The Obama administration naturally likes to point to the drop in unemployment from 10.2 percent in 2009 to 6.1 percent — even though a lot of people have dropped out of the labor market.
There’s still a ways to go to get to what might be called full employment.
But one very small segment of the workforce is doing a bit better than that: the 179-member U.S. courts of appeal.
On Jan. 1, 2009, just before President Obama took office, there were 13 appellate vacancies, according to University of Pittsburgh law professor Arthur Hellman, an authority on the federal circuit courts. On Jan. 1, 2013, just as the president was starting his second term, there were 16 appellate vacancies.

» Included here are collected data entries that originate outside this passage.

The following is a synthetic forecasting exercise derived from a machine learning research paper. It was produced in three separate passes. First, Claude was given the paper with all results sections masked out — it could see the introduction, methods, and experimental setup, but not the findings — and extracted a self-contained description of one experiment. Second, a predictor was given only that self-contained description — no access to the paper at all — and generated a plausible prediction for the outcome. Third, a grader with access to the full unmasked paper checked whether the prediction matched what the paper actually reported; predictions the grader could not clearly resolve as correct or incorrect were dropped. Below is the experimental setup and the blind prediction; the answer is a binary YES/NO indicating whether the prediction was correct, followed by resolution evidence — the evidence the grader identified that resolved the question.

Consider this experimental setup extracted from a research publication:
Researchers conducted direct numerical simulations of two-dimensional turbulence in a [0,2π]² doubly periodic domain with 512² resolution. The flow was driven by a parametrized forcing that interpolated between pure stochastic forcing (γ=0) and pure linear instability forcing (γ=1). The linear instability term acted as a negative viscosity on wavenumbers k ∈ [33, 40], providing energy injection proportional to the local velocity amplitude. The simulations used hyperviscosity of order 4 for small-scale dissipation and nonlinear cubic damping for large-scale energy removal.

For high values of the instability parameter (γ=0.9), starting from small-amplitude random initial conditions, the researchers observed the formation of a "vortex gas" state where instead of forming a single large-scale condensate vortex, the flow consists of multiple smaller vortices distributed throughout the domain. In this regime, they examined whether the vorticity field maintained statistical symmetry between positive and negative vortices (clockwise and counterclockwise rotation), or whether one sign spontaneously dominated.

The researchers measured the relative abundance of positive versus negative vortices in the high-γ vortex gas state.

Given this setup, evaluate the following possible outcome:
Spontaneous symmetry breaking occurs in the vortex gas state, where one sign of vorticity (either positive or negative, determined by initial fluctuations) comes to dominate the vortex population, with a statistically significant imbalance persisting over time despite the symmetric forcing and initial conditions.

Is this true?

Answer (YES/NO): YES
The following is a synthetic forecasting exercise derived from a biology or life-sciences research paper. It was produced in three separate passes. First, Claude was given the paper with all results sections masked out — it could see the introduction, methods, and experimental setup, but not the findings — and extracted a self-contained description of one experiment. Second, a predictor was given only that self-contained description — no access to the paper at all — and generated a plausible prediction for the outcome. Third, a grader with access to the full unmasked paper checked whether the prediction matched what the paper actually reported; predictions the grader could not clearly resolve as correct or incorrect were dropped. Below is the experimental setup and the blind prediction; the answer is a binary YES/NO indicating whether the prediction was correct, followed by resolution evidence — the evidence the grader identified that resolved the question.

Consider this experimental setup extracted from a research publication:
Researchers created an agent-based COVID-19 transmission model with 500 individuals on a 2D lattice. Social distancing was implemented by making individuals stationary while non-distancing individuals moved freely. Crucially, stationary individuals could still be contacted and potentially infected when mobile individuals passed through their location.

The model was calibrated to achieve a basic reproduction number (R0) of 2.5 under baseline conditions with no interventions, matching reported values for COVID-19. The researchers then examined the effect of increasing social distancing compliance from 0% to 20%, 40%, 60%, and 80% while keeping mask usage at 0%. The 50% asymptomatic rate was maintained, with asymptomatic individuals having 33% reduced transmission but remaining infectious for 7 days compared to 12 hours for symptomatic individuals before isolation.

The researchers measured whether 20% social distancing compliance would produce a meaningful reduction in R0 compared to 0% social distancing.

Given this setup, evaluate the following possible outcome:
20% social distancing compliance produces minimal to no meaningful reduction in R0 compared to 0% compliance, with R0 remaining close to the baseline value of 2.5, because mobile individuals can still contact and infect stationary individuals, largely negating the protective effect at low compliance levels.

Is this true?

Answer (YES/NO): YES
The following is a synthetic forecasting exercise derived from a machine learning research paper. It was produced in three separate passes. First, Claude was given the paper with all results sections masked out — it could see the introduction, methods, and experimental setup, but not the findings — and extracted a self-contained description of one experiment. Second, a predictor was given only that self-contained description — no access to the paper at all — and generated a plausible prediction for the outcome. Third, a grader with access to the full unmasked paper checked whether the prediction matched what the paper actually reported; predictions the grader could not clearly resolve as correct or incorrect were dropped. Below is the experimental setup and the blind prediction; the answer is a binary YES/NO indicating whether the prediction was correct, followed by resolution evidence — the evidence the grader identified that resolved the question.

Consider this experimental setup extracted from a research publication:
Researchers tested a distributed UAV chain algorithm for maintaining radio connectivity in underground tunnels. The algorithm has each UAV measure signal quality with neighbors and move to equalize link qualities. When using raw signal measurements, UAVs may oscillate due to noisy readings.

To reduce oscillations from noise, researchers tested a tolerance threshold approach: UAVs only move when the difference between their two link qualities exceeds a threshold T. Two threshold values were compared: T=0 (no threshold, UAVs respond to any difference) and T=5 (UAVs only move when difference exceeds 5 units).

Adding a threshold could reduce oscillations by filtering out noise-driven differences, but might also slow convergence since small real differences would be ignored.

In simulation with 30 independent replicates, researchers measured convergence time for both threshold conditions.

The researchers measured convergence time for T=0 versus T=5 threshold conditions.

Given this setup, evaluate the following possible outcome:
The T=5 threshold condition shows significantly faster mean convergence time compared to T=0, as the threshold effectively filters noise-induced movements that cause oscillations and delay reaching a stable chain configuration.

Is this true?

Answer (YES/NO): NO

There are only eight vacancies now, and one nominee “will almost certainly be confirmed, leaving only 7 vacancies,” Hellan says. So the vacancy rate will have been cut about in half, he notes, down to about 4 percent, with some of the decline attributable to the “nuclear option,” reducing filibusters on most nominees. That’s pretty close to full employment. And it’s the lowest rate since 1990, we’re told.
The vacancies could well have been reduced even further, perhaps down to a couple of seats, but for GOP senators’ success in blocking potential White House picks in Texas, Pennsylvania and other states before they’re even nominated.
Under a century-old Senate tradition called the “blue slip,” both home state U.S. senators must agree to a judicial nominee before that person can get a Senate Judiciary Committee hearing. Senate Judiciary Chairman Patrick Leahy (D-Vt.) has been disinclined to change that rule.
“The blue slip,” Leahy told us in a statement, “is just a piece of paper and could be eliminated today, but that would not change the importance of home state senators’ support for confirming judicial nominees to the states they represent.”